- [TASKS TO CARRY OUT]
1. In the house-building account, what does the writer find out the house never got?
2. Pick up the house-building account after its last sentence and write the next few paragraphs.

## START QUOTED PASSAGE

Let me paint you a picture. We’re nearing the end of June. We’ve got to be out of our rental by August. The house we’re building was not livable, but close. We were feeling the pressure, tension, and stress of not knowing where we were going to go next, with the strong desire looming large in our hearts to get settled before the new school year started. We were feeling like we didn’t have another move even left in us – that would make 5 in 15 months.
So, we set our own move-in date for 6 weeks (end of July) with our builder because 1, we didn’t really have a choice and 2, if we didn’t, I’m quite sure the house would never progress. Besides, 6 weeks to finish the upstairs of a home from paint (excluding cabinets, countertops, and fancy millwork because we’re doing that later) is VERY reasonable.
In response, our builder said houses go a last faster from this point and it’s possible. Well, he said, “Why not shoot for the moon?”, but he didn’t say no!
With our plan to move in 6 weeks, we booked movers and started feeling like the end was almost near. Tears of relief pricked my eyes. It’s been a very long, very expensive, and very stressful 14+ months. As the move-in date got closer, we started getting way more involved to make sure this was actually going to happen. We needed it to happen.
This is when we discovered that our house never got a septic system put in. We were informed by several people we trust that this is something that should have been done when the foundation was poured. It just got overlooked…? Not entirely sure. But no septic system plus no running water equals a house that is almost impossible to live in.

## END QUOTED PASSAGE
## START SOURCE EXCERPT

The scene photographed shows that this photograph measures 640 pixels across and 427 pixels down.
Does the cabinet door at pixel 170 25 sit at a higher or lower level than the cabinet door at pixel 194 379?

## END SOURCE EXCERPT

- [TASK-BY-TASK RESULTS]
1. A septic system.

2.
Once we brought up the fact that we don’t have a septic to our builder and what was his plan for getting one?, he informed us that he couldn’t get ahold of anyone and that we would need to find someone to call ourselves. Um, okay.
Thankfully, through a friend’s recommendation, we found a qualified company that could start end of July. That alone is a miracle because other people we called were booked months out – which is understandable and what we feared.
And yes, we paid handsomely for this rush service – along with the extra labor it took to work around newly dug electrical wires. Oh, and the extra labor and machinery because a crane was needed to move the septic around the house because there wasn’t enough room on the land at this point in the build. But what could we do?
And though finding someone good on such short notice was a huge blessing, my dreams of moving at the end of July were crushed.
Where do we go now?
We thought and thought about the next move for us. After contemplating almost everything, we landed on the idea of still moving to the house, but in a camper on our land. Thanks to family, we could borrow a camper (no more rent, yay!) complete with a shower and toilet. More livable than our house!
With a plan in mind, we tried to make the most of our summer and enjoy the house for what it was – even if it wasn’t done. On the 4th of July, we went over to the house to hang out only to find out that our basement flooded.
Our air conditioner with a built-in dehumidifier pulls moisture from the air, as it should, but with no septic or drains hooked up, all the water was flooding the basement. We spent the 4th of July cleaning out the water of our newly framed basement.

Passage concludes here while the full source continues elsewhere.